Henry’s and Dalton’s laws also describe partial pressures of the volatile anesthetic gases at the alveoli (and therefore anesthetic depth). The partial pressure of anesthetic gas in the blood is proportional to its partial pressure in the alveoli, and this is determined both by its vapor pressure and concentration in the delivered mixture. Vapor pressure changes with temperature (not barometric pressure) and remains generally constant (some heat gets lost during vaporization from its liquid form), so changing the concentration of the anesthetic gas will influence the depth of anesthesia. With low barometric pressure at high altitudes, the delivered concentration will be higher than that at sea level, at the same concentration setting, due to a reduction in the number of molecules of other gases passing through the vaporizer for the same number of anesthetic agent molecules. For example, with a variable bypass vaporizer, a delivered concentration of 3% sevoflurane at 1 atm, the partial pressure of sevoflurane will be 0.03 x 1 = 0.03 atm. If the vaporizer is still set to deliver 3% sevoflurane, at a barometric pressure of 0.5 atm (4.8 km above sea level), the delivered concentration will be 0.03 x (1/0.5) = 6%, but the partial pressure will still be 0.06 x 0.5 = 0.03 atm, according to Dalton’s law. As a consequence, titrating anesthetic depth to concentration by using the minimum alveolar concentration (MAC) parameter may not be very accurate. For each inhaled agent administered, a MAC 1 value describes the concentration required, at 1 atm ambient pressure, to prevent 50% of subjects moving in response to a stimulus. The use of MAC instead of partial pressure (MAPP, minimum alveolar partial pressure) may lead to significant underdosing of the anesthetic agent, and therefore increases the risk of anesthesia awareness at altitude.

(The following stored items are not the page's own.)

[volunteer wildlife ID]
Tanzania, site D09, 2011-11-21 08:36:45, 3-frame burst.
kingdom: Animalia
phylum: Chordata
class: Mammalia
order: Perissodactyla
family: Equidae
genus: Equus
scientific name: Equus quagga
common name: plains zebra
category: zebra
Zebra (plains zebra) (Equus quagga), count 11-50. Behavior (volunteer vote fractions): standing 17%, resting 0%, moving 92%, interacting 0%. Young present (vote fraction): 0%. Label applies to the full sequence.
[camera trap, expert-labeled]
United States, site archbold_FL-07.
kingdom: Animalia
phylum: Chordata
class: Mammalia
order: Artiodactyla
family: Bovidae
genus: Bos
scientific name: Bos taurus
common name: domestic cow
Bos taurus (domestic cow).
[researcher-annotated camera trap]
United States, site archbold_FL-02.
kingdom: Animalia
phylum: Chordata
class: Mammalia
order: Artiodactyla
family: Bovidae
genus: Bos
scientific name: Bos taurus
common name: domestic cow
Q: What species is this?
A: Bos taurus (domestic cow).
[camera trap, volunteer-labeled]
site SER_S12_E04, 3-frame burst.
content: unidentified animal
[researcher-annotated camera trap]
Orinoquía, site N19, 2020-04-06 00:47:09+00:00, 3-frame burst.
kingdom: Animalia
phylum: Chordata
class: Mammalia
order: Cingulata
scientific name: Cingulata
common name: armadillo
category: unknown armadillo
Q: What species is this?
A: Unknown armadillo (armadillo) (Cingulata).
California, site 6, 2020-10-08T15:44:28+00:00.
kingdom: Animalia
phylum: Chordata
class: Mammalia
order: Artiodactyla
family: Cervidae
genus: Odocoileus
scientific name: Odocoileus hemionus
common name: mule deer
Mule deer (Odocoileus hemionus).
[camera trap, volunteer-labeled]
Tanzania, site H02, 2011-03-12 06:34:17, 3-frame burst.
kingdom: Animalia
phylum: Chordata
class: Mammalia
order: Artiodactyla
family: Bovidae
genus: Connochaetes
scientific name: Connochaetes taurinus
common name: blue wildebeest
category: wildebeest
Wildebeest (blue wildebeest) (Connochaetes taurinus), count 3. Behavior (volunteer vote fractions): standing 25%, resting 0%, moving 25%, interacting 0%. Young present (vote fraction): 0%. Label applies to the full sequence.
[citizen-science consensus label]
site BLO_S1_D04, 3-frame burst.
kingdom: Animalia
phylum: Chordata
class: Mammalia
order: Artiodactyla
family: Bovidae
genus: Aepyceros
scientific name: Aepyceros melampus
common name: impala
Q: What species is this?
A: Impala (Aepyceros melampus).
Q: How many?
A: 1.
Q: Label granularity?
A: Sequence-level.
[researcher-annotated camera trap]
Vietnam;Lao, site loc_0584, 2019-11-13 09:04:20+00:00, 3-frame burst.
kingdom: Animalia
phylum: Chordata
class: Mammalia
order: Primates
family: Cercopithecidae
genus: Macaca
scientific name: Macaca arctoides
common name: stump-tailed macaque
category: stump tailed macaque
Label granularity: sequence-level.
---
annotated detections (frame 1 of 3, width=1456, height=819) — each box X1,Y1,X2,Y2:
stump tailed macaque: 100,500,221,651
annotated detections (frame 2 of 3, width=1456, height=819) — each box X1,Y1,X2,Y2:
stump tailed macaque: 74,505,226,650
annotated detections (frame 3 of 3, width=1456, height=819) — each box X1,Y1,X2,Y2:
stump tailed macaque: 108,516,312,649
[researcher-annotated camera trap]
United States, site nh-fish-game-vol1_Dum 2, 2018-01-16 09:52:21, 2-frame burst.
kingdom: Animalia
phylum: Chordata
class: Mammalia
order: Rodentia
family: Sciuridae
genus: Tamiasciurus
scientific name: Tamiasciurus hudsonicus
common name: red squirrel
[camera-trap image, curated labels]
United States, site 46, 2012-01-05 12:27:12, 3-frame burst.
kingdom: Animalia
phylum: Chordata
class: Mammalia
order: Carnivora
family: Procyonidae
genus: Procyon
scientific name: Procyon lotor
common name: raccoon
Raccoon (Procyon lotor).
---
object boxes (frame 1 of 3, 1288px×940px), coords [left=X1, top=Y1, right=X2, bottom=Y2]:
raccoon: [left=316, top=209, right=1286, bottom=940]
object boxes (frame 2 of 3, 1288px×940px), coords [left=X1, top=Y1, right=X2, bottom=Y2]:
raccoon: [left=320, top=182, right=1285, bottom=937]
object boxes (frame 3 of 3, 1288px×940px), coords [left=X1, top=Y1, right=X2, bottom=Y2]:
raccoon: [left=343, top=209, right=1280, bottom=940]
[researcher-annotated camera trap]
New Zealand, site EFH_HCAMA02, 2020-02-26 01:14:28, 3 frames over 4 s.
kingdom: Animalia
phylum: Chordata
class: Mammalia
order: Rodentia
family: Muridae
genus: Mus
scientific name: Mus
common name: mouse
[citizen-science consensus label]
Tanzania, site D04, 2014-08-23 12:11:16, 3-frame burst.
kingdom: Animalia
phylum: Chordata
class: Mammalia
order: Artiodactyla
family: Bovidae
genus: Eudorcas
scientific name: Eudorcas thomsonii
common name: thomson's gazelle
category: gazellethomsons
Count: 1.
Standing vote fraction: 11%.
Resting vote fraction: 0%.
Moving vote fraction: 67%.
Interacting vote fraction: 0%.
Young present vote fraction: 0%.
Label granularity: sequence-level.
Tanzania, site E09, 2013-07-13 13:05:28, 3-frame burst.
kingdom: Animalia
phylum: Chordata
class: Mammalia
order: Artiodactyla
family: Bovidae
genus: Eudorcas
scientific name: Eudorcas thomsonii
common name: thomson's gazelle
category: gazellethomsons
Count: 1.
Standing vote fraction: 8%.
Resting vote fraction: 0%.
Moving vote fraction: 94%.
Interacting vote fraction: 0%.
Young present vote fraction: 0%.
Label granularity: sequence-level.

Dalton’s law explains the changes in the atmospheric content of specific gases at different altitudes. This is of particular importance to the mountaineer ascending Everest, but it also finds use in the alveolar gas equation which enables us to calculate the partial pressure of oxygen in the alveolus. At sea level, the partial pressure of oxygen is 21% (157 mmHg or 21 kPa). At the summit of Mount Everest with a barometric pressure of 33.7 kPa or 0.3 atm, and using Dalton’s law, the partial pressure of oxygen is only 7 kPa or 52 mmHg, leading to oxygen-hemoglobin saturation of less than 80% without supplementation.